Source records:
--- BEGIN ---
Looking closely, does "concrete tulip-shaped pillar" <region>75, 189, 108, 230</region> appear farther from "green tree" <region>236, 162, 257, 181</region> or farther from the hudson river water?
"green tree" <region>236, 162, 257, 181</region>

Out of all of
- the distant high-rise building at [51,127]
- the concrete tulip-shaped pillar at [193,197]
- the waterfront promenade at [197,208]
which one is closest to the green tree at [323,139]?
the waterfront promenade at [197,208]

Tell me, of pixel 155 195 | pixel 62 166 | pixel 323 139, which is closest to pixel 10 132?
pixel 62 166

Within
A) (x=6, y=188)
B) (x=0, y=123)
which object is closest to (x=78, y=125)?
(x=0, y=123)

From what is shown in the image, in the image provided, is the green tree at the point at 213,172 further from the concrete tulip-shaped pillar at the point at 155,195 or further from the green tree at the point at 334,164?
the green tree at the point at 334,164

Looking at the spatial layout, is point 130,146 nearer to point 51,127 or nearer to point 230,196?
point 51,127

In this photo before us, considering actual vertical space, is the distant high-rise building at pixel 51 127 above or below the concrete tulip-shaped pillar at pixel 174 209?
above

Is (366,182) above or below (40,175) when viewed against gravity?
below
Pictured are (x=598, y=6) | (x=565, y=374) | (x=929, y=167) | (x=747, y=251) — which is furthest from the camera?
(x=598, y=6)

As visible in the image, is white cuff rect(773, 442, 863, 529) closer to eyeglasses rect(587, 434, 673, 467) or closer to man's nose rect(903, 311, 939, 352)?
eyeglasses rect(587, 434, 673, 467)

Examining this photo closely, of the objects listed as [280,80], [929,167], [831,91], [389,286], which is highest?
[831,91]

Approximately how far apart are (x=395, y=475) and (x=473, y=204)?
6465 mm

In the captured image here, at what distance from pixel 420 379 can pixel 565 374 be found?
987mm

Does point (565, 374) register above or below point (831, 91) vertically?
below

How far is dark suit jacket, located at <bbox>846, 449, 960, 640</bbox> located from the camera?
--- END ---
** Your objective **
Rewrite the entries from the line with "Does point (565, 374)" through the end, putting "black suit jacket" in place of "dark suit jacket" and leaving everything else unchanged.

** Written response **
Does point (565, 374) register above or below point (831, 91) vertically?
below

How far is black suit jacket, located at <bbox>846, 449, 960, 640</bbox> located from the camera?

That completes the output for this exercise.